The Supreme Court on 3 May 2017 allowed former union minister Salman Khurshid to assist it as an amicus curiae in hearing of pleas challenging the constitutional validity of 'triple talaq', 'nikah halala' and polygamy among Muslims.
The permission was granted by a Supreme Court bench comprised of Chief Justice J S Khehar, Justice D Y Chandrachud and Justice S K Kaul. Khurshid, who is a senior advocate, was also allowed to file his written submissions in the case.
Khurshid was appointed as the amicus curiae after he said to the court that he wanted to assist the court in the matter to which the court agreed.
A five-judge constitution bench would commence hearing to decide a batch of petitions challenging 'triple talaq', 'nikah halala' and polygamy from 11 May 2017. The court will be hearing a number of pleas filed by several Muslim women who are challenging the practice of triple talaq under which men can divorce wives just by uttering the word Talaq thrice.

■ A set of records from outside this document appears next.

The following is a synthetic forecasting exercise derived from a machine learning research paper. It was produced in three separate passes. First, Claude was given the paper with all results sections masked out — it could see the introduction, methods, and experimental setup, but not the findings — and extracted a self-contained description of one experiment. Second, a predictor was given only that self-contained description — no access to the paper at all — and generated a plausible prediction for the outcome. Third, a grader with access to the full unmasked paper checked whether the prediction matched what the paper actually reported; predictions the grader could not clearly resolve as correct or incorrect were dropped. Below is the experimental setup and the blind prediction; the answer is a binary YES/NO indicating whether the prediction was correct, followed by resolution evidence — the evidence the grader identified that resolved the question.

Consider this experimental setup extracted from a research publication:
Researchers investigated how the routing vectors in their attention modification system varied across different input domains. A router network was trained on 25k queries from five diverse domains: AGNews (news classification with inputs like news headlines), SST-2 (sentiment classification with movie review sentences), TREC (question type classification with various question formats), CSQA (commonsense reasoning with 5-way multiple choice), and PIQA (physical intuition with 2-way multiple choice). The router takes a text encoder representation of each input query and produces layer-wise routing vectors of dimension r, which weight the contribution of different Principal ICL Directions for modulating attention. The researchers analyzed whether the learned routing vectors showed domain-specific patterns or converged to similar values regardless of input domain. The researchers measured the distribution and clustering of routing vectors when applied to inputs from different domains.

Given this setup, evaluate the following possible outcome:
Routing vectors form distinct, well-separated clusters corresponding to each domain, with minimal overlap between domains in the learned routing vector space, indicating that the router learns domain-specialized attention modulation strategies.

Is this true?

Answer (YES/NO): NO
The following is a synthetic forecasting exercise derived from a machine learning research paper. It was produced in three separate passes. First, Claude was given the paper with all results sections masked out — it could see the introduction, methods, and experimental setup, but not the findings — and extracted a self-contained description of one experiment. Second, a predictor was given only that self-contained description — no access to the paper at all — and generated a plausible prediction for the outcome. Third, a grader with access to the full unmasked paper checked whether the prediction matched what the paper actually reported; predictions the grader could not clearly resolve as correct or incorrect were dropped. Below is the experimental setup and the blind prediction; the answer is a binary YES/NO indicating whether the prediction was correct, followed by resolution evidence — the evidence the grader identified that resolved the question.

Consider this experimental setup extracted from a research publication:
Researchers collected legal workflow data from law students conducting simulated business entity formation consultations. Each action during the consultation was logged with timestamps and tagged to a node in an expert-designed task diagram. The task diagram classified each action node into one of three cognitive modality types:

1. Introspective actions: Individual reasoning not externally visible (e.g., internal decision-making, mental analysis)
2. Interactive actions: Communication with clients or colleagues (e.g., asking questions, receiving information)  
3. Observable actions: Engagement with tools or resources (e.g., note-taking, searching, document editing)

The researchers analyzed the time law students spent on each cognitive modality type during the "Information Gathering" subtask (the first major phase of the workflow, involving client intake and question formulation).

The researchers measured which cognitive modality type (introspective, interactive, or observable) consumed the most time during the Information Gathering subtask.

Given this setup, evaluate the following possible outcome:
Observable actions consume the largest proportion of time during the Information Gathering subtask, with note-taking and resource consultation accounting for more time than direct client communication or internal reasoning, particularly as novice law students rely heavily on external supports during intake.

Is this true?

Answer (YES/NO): YES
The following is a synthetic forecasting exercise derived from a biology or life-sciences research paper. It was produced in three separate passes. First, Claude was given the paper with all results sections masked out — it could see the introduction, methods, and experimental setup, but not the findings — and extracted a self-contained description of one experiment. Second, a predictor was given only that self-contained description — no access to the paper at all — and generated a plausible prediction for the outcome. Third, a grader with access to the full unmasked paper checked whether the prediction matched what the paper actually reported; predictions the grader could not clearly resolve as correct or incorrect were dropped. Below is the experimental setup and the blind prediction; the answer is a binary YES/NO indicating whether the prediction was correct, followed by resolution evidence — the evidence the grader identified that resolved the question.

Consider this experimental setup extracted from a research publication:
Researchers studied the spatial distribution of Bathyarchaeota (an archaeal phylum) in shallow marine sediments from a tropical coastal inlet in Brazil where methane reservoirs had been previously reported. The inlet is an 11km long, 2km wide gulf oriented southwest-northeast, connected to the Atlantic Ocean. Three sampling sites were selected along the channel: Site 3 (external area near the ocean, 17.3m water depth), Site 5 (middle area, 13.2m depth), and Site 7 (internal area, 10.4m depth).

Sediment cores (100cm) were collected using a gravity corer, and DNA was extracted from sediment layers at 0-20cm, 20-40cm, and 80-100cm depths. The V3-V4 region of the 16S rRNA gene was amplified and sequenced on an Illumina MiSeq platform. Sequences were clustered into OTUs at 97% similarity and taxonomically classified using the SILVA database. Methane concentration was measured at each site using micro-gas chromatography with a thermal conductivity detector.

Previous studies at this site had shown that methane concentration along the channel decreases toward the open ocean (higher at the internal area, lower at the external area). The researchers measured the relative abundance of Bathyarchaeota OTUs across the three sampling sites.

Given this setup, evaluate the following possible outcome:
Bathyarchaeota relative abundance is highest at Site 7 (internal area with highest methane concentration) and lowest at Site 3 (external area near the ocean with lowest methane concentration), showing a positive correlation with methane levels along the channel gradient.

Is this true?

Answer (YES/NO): NO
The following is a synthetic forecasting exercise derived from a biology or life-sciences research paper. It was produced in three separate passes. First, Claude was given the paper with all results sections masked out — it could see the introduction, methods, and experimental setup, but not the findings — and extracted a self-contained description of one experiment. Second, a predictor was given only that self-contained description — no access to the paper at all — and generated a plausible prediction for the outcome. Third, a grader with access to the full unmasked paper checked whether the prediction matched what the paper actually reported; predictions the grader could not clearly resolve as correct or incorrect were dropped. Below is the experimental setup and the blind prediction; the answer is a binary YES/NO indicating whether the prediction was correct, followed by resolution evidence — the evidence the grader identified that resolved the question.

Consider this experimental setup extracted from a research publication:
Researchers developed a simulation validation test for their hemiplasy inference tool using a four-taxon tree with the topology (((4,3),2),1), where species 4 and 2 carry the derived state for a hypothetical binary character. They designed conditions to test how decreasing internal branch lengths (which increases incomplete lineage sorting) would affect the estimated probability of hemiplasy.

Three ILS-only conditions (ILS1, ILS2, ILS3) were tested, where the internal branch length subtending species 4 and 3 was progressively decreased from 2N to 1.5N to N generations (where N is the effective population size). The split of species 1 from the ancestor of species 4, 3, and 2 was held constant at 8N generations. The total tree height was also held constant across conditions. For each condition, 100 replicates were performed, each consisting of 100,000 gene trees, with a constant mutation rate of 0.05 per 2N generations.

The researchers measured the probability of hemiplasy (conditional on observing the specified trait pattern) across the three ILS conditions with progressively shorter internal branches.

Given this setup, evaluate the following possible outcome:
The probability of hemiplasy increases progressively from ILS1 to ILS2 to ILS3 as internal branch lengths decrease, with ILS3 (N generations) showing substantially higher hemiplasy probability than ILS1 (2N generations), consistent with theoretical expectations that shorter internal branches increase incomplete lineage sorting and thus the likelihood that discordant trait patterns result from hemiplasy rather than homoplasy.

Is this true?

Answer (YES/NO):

The petition was started by the Muslim Rashtriya Manch (MRM), an Islamic organisation affiliated with the Rashtriya Swayamsevak Sangh (RSS). The organisation in its plea, which carries signs of more than a million Muslims across India, has demanded an end to the process of triple talaq.
The pleas have urged the top court to have its say in the practice of triple talaq, nikah halala and polygamy in accordance with India’s obligation to the international treaties and agreements where it is a signatory.
Earlier, the court asked centre to have its opinion in regard to the issues and the centre in its reply said, “Triple talaq, 'nikah halala' and polygamy violate Muslim women's right to equality and dignity and are not protected by the right to profess, practise and propagate religion under Article 25(1) of the Constitution”.
Amicus Curiae can be a person or group that is not a party to a lawsuit but has a strong interest in the matter. He/she or the group seeks a permission to submit a brief in the action with the intent of influencing the court’s direction.